_Task item A:_ In the passage on Egypt's real estate sector, reproduce the stretch from "Second, the" through "of the areas." with "developers" swapped for "builders".
_Task item B:_ According to the passage on Egypt's real estate sector, what share of GDP has the sector's overall contribution exceeded?
_Task item C:_ Carry the passage on Egypt's real estate sector further, continuing from its final sentence.

_Selected excerpt:_

_ _ _ _ _ _ _

There has been
a debate lately about whether the real estate sector is going through a bubble
that will end in disaster (as advocated by some economists) or is growing
normally and responding to real demand (as advocated by developers). To answer
that we need to look at the bigger picture of the sector and assess the bubble
concern from a strategic standpoint, forecast how this issue will unfold and
identify how best to deal with it.
Looking at the
bigger picture of the sector, there are six key points that are worth
highlighting.
First, real
estate is a very important sector for the economy, where real
estate properties represent around a third to half of Egyptian families’ wealth
at middle and high income classes and even more than that for lower-income
classes. In addition, real estate companies publicly listed on the Egyptian
stock exchange have witnessed a double-digit growth in their revenues
supporting their market capitalizations. On a macro level, the real estate
sector has been growing at more than 20% lately and its overall contribution to
GDP has exceeded 10%.
Second, the
real estate market is not a single homogeneous sector across the country, where
geographically that market is split between first homes in Greater Cairo which
is dominated by large and mid-scale developers, second homes by the beach,
which has a wide mix of developers and other areas across Egypt which are
mainly developed by individuals. Most of the discussions about real estate
focus on the first and second categories while the rest of the market doesn’t
get enough coverage. Another way to look at the market is by segmenting it by
class, which applies mainly to first homes in Greater Cairo, where market can
be divided into luxury, upper middle, middle class, lower middle and social
housing. The first two categories are problematic now, while the remaining
three receive less attention though being quite healthy and profitable in most
of the areas.

_ _ _ _ _ _ _

_Given information:_
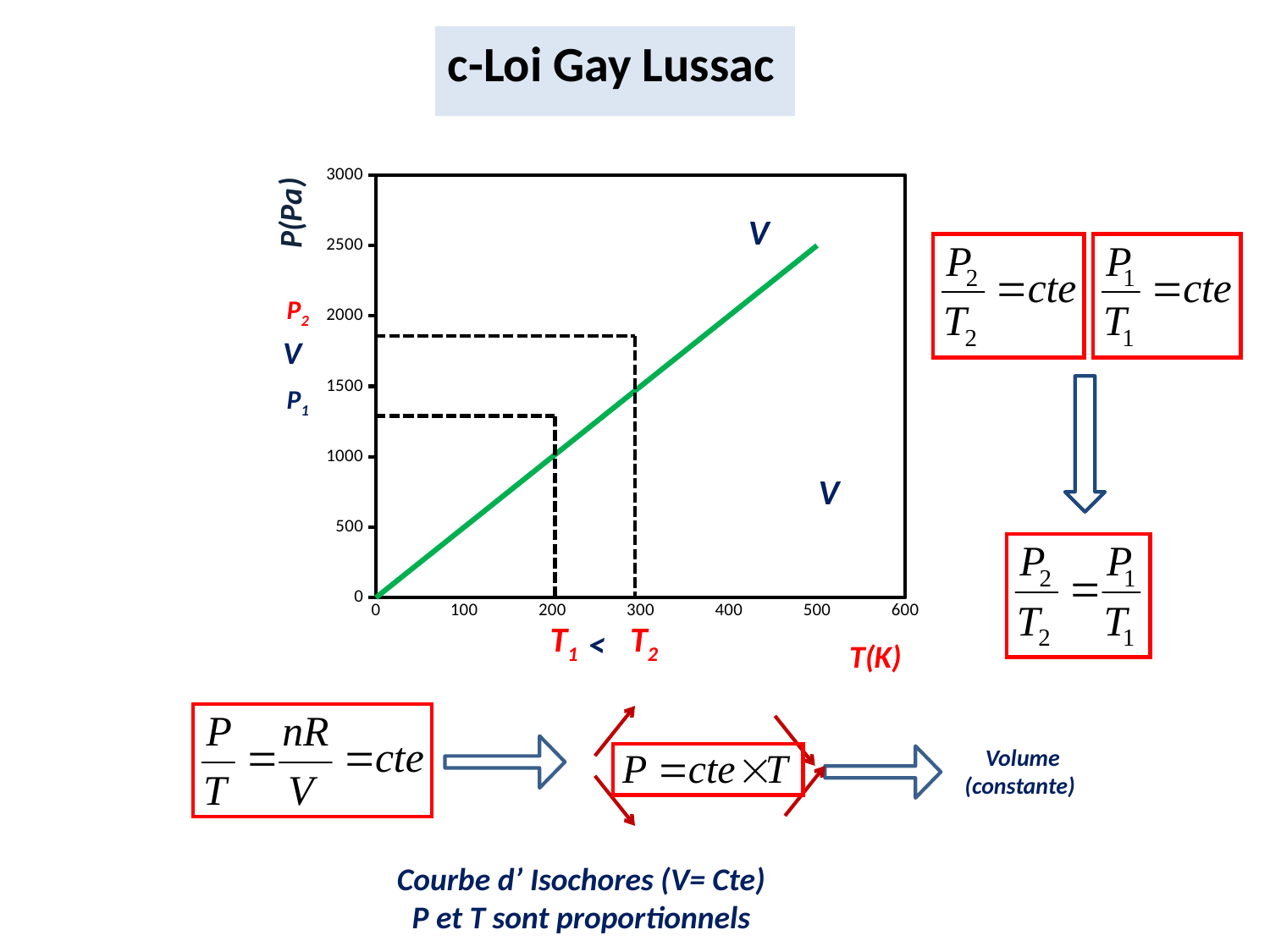
How many lines (series) are plotted on the chart? 1 Does the pressure P rise or fall as the temperature T increases along the x axis? rises What kind of chart is shown on the slide? line chart Is the value of P at T = 400 greater or less than 1500? greater What is the label of the y axis of the chart? P(Pa) What is the highest tick value shown on the y axis? 3000 What is the value of P where the line starts at T = 0? 0 What is the label of the x axis of the chart? T(K) Is the value of P at T = 100 greater or less than 1000? less Which is larger on the chart, the pressure P1 at T1 or the pressure P2 at T2? P2 Is the value of P at T = 300 greater or less than 2000? less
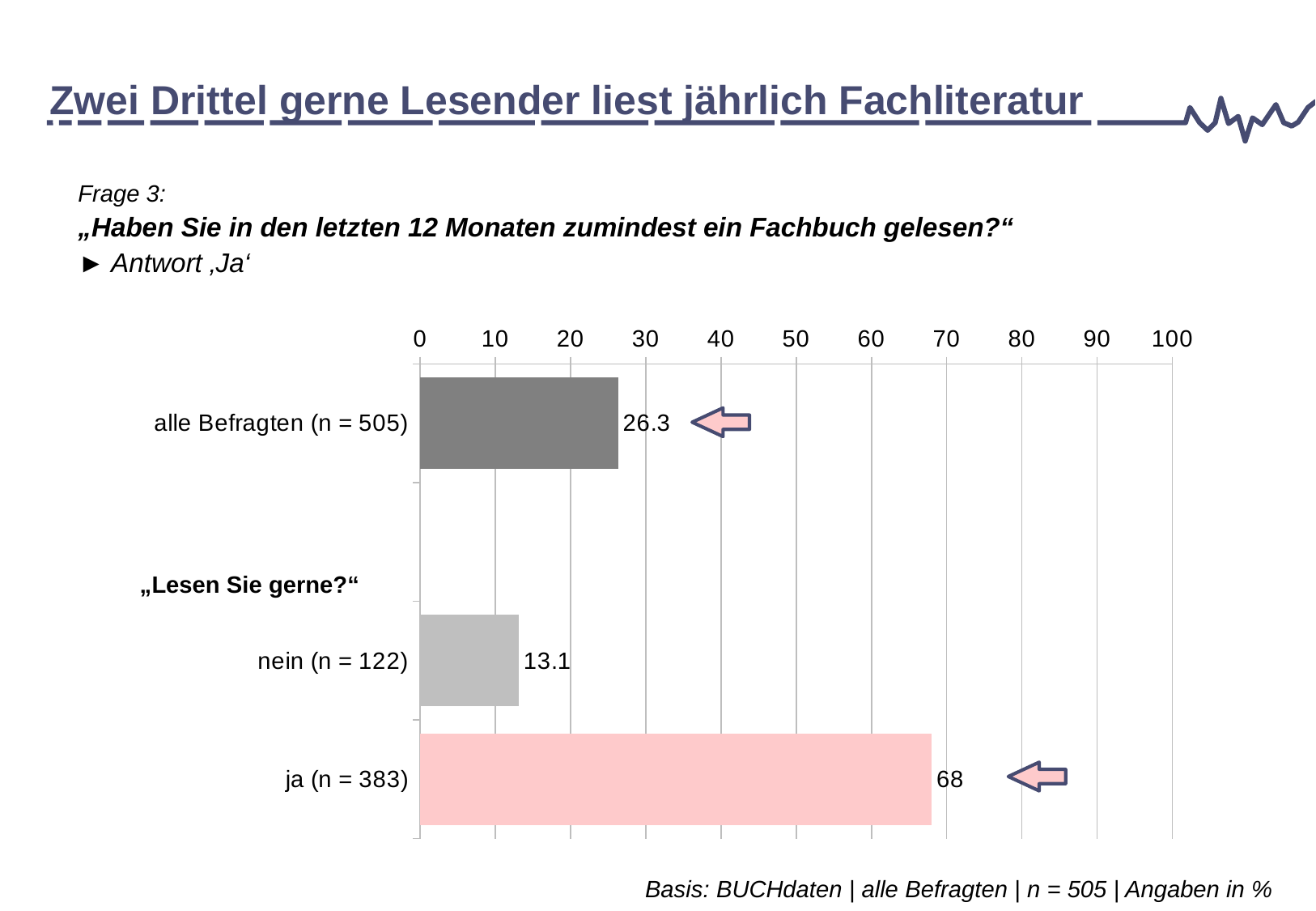
What is the difference between the values for "ja (n = 383)" and "nein (n = 122)"? 54.9 What is the value for "alle Befragten (n = 505)"? 26.3 What is the difference between the values for "alle Befragten (n = 505)" and "nein (n = 122)"? 13.2 Which category has the highest value? ja (n = 383) What kind of chart is shown on the slide? bar chart Which category has the lowest value? nein (n = 122) Is the value for "ja (n = 383)" greater or less than 60? greater How many bars are plotted in the chart? 3 What is the value for "nein (n = 122)"? 13.1 What is the value for "ja (n = 383)"? 68 Which is larger, the value for "ja (n = 383)" or the value for "alle Befragten (n = 505)"? ja (n = 383) What is the maximum value shown on the chart's axis? 100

_ _ _ _ _ _ _

_Task output A:_
Second, the
real estate market is not a single homogeneous sector across the country, where
geographically that market is split between first homes in Greater Cairo which
is dominated by large and mid-scale builders, second homes by the beach,
which has a wide mix of builders and other areas across Egypt which are
mainly developed by individuals. Most of the discussions about real estate
focus on the first and second categories while the rest of the market doesn’t
get enough coverage. Another way to look at the market is by segmenting it by
class, which applies mainly to first homes in Greater Cairo, where market can
be divided into luxury, upper middle, middle class, lower middle and social
housing. The first two categories are problematic now, while the remaining
three receive less attention though being quite healthy and profitable in most
of the areas.

_Task output B:_ More than 10%.

_Task output C:_
Third, the real
estate upper-end market is going through a bubble, where the
increase in real estate prices for properties offered by developers in
upper-end projects is far higher than the rate of increase in costs. A survey
conducted by Aqarmap in 2017 shows that more than 40% of purchases are either
for investment or for children which is another form of investment. Increase in
real estate prices fueled by investment objectives and not real demand for
relocation or upgrade is the textbook definition of a bubble. The bubble is
further exacerbated by the severe devaluation of the pound where real estate
serves as a good store of value at times of devaluation historically, yet with
inflation rates higher than property price increases, the real return is
negative.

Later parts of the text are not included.